======== Belge Alıntısı

Yazar Puanı
puan - 65%
65%
Yunanca ruh anlamına da gelen adı ile Bir Nefes, iki farklı hayatın yollarının bir ruhun peşinde kesişmesinin gerilim ve empati dolu hikayesi.
Hayatta en korkunç, en dehşet verici kabuslarımızın başımıza gelmesi bazen bir nefeslik zamanımızı alır. Alman-Yunan ortak yapımı olan Christian Zübert’in yönettiği Bir Nefes, Frankfurt ve Atina’da geçen empati dolu hikayesinde tam da bu ‘an’lardan birine yer veriyor. Deneysel kamera hareketlerinin eşlik ettiği filme Almanya ve Yunanistan arasındaki politik ilişkileri andıran bir burukluk hakim. Film, iki farklı kültürle dolu birbirinden uzak iki hayatın bir çatı altında buluştuğu zaman dilimini konu alıyor.

================
======== Kaynak Malzeme

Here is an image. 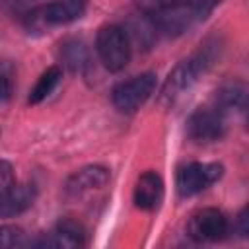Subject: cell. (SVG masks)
<instances>
[{"label": "cell", "instance_id": "cell-15", "mask_svg": "<svg viewBox=\"0 0 249 249\" xmlns=\"http://www.w3.org/2000/svg\"><path fill=\"white\" fill-rule=\"evenodd\" d=\"M23 230L18 226H0V249L4 247H14L21 241Z\"/></svg>", "mask_w": 249, "mask_h": 249}, {"label": "cell", "instance_id": "cell-16", "mask_svg": "<svg viewBox=\"0 0 249 249\" xmlns=\"http://www.w3.org/2000/svg\"><path fill=\"white\" fill-rule=\"evenodd\" d=\"M14 185H16V173L12 163L6 160H0V195L10 191Z\"/></svg>", "mask_w": 249, "mask_h": 249}, {"label": "cell", "instance_id": "cell-7", "mask_svg": "<svg viewBox=\"0 0 249 249\" xmlns=\"http://www.w3.org/2000/svg\"><path fill=\"white\" fill-rule=\"evenodd\" d=\"M84 12H86V0H54L41 6L33 14V21H37L41 27L64 25L82 18Z\"/></svg>", "mask_w": 249, "mask_h": 249}, {"label": "cell", "instance_id": "cell-11", "mask_svg": "<svg viewBox=\"0 0 249 249\" xmlns=\"http://www.w3.org/2000/svg\"><path fill=\"white\" fill-rule=\"evenodd\" d=\"M35 195V187L29 183L14 185L10 191L0 195V218H12L25 212L33 204Z\"/></svg>", "mask_w": 249, "mask_h": 249}, {"label": "cell", "instance_id": "cell-14", "mask_svg": "<svg viewBox=\"0 0 249 249\" xmlns=\"http://www.w3.org/2000/svg\"><path fill=\"white\" fill-rule=\"evenodd\" d=\"M216 103L224 109H243L245 107V88L239 84L224 86L216 93Z\"/></svg>", "mask_w": 249, "mask_h": 249}, {"label": "cell", "instance_id": "cell-4", "mask_svg": "<svg viewBox=\"0 0 249 249\" xmlns=\"http://www.w3.org/2000/svg\"><path fill=\"white\" fill-rule=\"evenodd\" d=\"M224 173V167L220 163H189L183 167L177 175V191L181 196H193L212 183H216Z\"/></svg>", "mask_w": 249, "mask_h": 249}, {"label": "cell", "instance_id": "cell-13", "mask_svg": "<svg viewBox=\"0 0 249 249\" xmlns=\"http://www.w3.org/2000/svg\"><path fill=\"white\" fill-rule=\"evenodd\" d=\"M60 76H62V72H60L58 66H49V68L39 76V80H37V84L33 86V89L29 91V99H27V101H29L31 105H37V103H41L45 97H49V95L53 93V89L58 86Z\"/></svg>", "mask_w": 249, "mask_h": 249}, {"label": "cell", "instance_id": "cell-18", "mask_svg": "<svg viewBox=\"0 0 249 249\" xmlns=\"http://www.w3.org/2000/svg\"><path fill=\"white\" fill-rule=\"evenodd\" d=\"M237 224H239V233L247 235L249 228H247V210H241V214L237 216Z\"/></svg>", "mask_w": 249, "mask_h": 249}, {"label": "cell", "instance_id": "cell-6", "mask_svg": "<svg viewBox=\"0 0 249 249\" xmlns=\"http://www.w3.org/2000/svg\"><path fill=\"white\" fill-rule=\"evenodd\" d=\"M187 132L195 142H216L226 132V123L220 111L196 109L187 121Z\"/></svg>", "mask_w": 249, "mask_h": 249}, {"label": "cell", "instance_id": "cell-9", "mask_svg": "<svg viewBox=\"0 0 249 249\" xmlns=\"http://www.w3.org/2000/svg\"><path fill=\"white\" fill-rule=\"evenodd\" d=\"M163 198V181L156 171H144L134 187V204L140 210H154Z\"/></svg>", "mask_w": 249, "mask_h": 249}, {"label": "cell", "instance_id": "cell-10", "mask_svg": "<svg viewBox=\"0 0 249 249\" xmlns=\"http://www.w3.org/2000/svg\"><path fill=\"white\" fill-rule=\"evenodd\" d=\"M109 183V169L103 165H88L76 171L68 179V193L72 195H84L89 191H99Z\"/></svg>", "mask_w": 249, "mask_h": 249}, {"label": "cell", "instance_id": "cell-3", "mask_svg": "<svg viewBox=\"0 0 249 249\" xmlns=\"http://www.w3.org/2000/svg\"><path fill=\"white\" fill-rule=\"evenodd\" d=\"M156 89V74L144 72L113 88V105L123 113L140 109Z\"/></svg>", "mask_w": 249, "mask_h": 249}, {"label": "cell", "instance_id": "cell-17", "mask_svg": "<svg viewBox=\"0 0 249 249\" xmlns=\"http://www.w3.org/2000/svg\"><path fill=\"white\" fill-rule=\"evenodd\" d=\"M10 95V80L0 72V99H6Z\"/></svg>", "mask_w": 249, "mask_h": 249}, {"label": "cell", "instance_id": "cell-12", "mask_svg": "<svg viewBox=\"0 0 249 249\" xmlns=\"http://www.w3.org/2000/svg\"><path fill=\"white\" fill-rule=\"evenodd\" d=\"M60 56H62V62L72 72H84L89 64V54H88L86 45L82 41H76V39H70L62 45Z\"/></svg>", "mask_w": 249, "mask_h": 249}, {"label": "cell", "instance_id": "cell-8", "mask_svg": "<svg viewBox=\"0 0 249 249\" xmlns=\"http://www.w3.org/2000/svg\"><path fill=\"white\" fill-rule=\"evenodd\" d=\"M84 243H86V230L78 220H72V218H62L54 233L35 241V245H41V247H62V249L80 247Z\"/></svg>", "mask_w": 249, "mask_h": 249}, {"label": "cell", "instance_id": "cell-5", "mask_svg": "<svg viewBox=\"0 0 249 249\" xmlns=\"http://www.w3.org/2000/svg\"><path fill=\"white\" fill-rule=\"evenodd\" d=\"M228 231V220L218 208H200L187 222V233L191 239L206 243L224 237Z\"/></svg>", "mask_w": 249, "mask_h": 249}, {"label": "cell", "instance_id": "cell-1", "mask_svg": "<svg viewBox=\"0 0 249 249\" xmlns=\"http://www.w3.org/2000/svg\"><path fill=\"white\" fill-rule=\"evenodd\" d=\"M214 60V53L204 47L200 49L198 53H195L193 56L181 60L167 76L163 88H161V93H160V103L161 105H169L173 103L185 89H189L212 64Z\"/></svg>", "mask_w": 249, "mask_h": 249}, {"label": "cell", "instance_id": "cell-2", "mask_svg": "<svg viewBox=\"0 0 249 249\" xmlns=\"http://www.w3.org/2000/svg\"><path fill=\"white\" fill-rule=\"evenodd\" d=\"M95 49L99 60L111 72L123 70L130 60V39L119 25H103L97 31Z\"/></svg>", "mask_w": 249, "mask_h": 249}]
</instances>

================

| Alıştırma Görevleri |
1. Film incelemesine göre aşağıdaki soruları yanıtlayın.
(a) Yazar puanı yüzde kaçtır?
(b) Filmi kim yönetmiştir?
(c) Filmin hikâyesi hangi şehirlerde geçmektedir?
2. Film incelemesinin "Yazar Puanı" sözcüklerini içeren yerden başlayıp "empati dolu hikayesi." sözcüklerinden sonra biten kısmını "Yunanca" yerine "Eski Yunanca" koyarak değiştirin.
3. Aşağıdaki ifadelerin film incelemesiyle uyuşup uyuşmadığını belirtin.
(a) Film, Alman-Fransız ortak yapımıdır.
(b) Filme deneysel kamera hareketleri eşlik etmektedir.
(c) Filmin adı Yunanca ruh anlamına da gelmektedir.

| Görev Yanıtları |
1.
(a) %65
(b) Christian Zübert
(c) Frankfurt ve Atina

2.
Yazar Puanı
puan - 65%
65%
Eski Yunanca ruh anlamına da gelen adı ile Bir Nefes, iki farklı hayatın yollarının bir ruhun peşinde kesişmesinin gerilim ve empati dolu hikayesi.

3.
(a) Hayır: "Alman-Yunan ortak yapımı olan"
(b) Evet: "Deneysel kamera hareketlerinin eşlik ettiği filme"
(c) Evet: "Yunanca ruh anlamına da gelen adı ile Bir Nefes"